Tylko francuski szampan
Konrad najpierw myślał, że jestem snobką, bo kiedy kupowaliśmy wino, to tylko z napisem „reserva”, czyli starsze i droższe; jak czekoladę, to szwajcarską, a gdy rybę, to łososia lub jesiotra. Wreszcie pojął, że nie chodzi mi o to, aby obnosić się z „bogactwem”, tylko o… moje kubki smakowe.
– Nie będziesz chciał pić w sylwestra ruskiego szampana za cztery złote, kiedy spróbowałeś prawdziwego francuskiego albo chociaż dobre włoskie musujące wino – tłumaczyłam mu.
– E tam, jedno i drugie to kwas i cienkusz – zawyrokował mój mało wymagający narzeczony. – Ja tam wolę piwo albo czystą.
Kiedyś pokłóciliśmy się, bo większość wakacyjnego budżetu wydałam na jedzenie w restauracjach. Nie chciałam na tym oszczędzać. To była chyba najważniejsza część mojej przyjemności z wakacji. No właśnie… Czy było dla mnie coś ważniejszego od jedzenia? Chyba nie. Nic dziwnego, że Konrad był zazdrosny.
– Wygląda na to, że ty nawet seks ze mną traktujesz jako coś gorszego od obiadu czy deseru! – wykrzyczał mi kiedyś.
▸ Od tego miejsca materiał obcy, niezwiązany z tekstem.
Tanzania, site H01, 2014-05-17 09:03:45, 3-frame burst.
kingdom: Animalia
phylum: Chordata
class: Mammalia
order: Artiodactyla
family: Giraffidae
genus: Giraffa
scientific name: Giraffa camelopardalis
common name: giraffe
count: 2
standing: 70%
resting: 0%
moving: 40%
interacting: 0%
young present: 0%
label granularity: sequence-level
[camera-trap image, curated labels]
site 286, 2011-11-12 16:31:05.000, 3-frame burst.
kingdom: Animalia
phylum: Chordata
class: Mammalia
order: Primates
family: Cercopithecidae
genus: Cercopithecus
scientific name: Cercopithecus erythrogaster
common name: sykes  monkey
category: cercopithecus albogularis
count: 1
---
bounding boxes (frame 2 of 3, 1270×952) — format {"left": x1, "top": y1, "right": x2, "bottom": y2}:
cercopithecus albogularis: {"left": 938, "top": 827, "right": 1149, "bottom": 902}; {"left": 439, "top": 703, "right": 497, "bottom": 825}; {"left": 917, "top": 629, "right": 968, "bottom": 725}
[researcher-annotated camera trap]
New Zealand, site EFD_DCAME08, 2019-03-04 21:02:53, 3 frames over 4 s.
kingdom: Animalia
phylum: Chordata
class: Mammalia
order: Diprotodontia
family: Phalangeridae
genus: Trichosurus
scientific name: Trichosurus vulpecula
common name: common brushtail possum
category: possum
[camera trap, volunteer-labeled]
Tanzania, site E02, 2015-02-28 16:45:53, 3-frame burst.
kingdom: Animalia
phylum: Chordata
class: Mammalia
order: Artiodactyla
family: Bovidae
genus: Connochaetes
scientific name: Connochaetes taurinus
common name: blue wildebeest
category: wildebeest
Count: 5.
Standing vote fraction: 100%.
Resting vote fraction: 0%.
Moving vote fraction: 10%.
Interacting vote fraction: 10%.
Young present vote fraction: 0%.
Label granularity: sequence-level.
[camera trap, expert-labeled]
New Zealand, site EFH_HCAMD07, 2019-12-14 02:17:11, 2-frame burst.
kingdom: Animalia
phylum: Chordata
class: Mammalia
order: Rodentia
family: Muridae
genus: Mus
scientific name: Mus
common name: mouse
Przyłapał mnie na gorącym uczynku
Nie chciałam go stracić. Razem z nim pałaszowałam coś taniego w barze mlecznym albo fast foodzie, a potem, kiedy znikał z pola widzenia, biegłam do restauracji i wydawałam kupę kasy na dobry obiad z winem. A kiedy wyjeżdżał służbowo, robiłam zakupy za kilka stów i urządzałam sobie uczty.
Kiedyś Konrad wrócił wcześniej z weekendu i zastał mnie na kanapie, śpiącą błogo po sutym posiłku. Wystarczył mu rzut oka na opróżnioną do połowy butelkę francuskiego wina, puste opakowania po serach szwajcarskich, nadziewanych oliwkach, szynce szwarcwaldzkiej, lodach i torciku bezowym, by zrozumieć, co tu się stało.
– Lidka, obudź się natychmiast! – potrząsnął lekko moim ramieniem.
– O, już jesteś – otworzyłam oczy i natychmiast zrozumiałam, że przyłapał mnie na gorącym uczynku.
– Co to ma znaczyć? – spytał, otwierając lodówkę, gdzie wciąż tkwiły zapasy. – Przecież mieliśmy w tym miesiącu pomalować mieszkanie i kupić nowy dywan. To wszystko kosztuje. Ile wydałaś na to żarcie, co?
– Nie tak znowu dużo, była promocja…
– Promocja! – parsknął. – Kilka ładnych setek na to puściłaś! Co się z tobą dzieje, dziewczyno?! Nic w tym domu nie można wyremontować. Wszystko idzie na to cholerne żarcie! – krzyknął i chciał sobie pójść, ale udało mi się go zatrzymać i długo rozmawialiśmy.
Musiałam zmienić priorytety
Obiecałam, że będę rozsądna. I naprawdę bardzo się starałam. Wdrożyliśmy rozsądny plan gospodarowania pieniędzmi tak, by starczyło na nasze cele: kupno komody, wzmacniacza, malowanie mieszkania. Mieliśmy oszczędzać, ale… Kiedy się mieszka w dużym mieście, wszystko jest takie drogie!
Z przerażeniem patrzyłam, jak pod koniec miesiąca kończą się pieniądze i nie zostaje kompletnie nic na moje zachcianki. To było dla mnie bardzo trudne. Czasem Robert zabierał mnie na kolację, ale to on decydował, kiedy wyjdziemy i co zjemy. Nie do końca mi to odpowiadało.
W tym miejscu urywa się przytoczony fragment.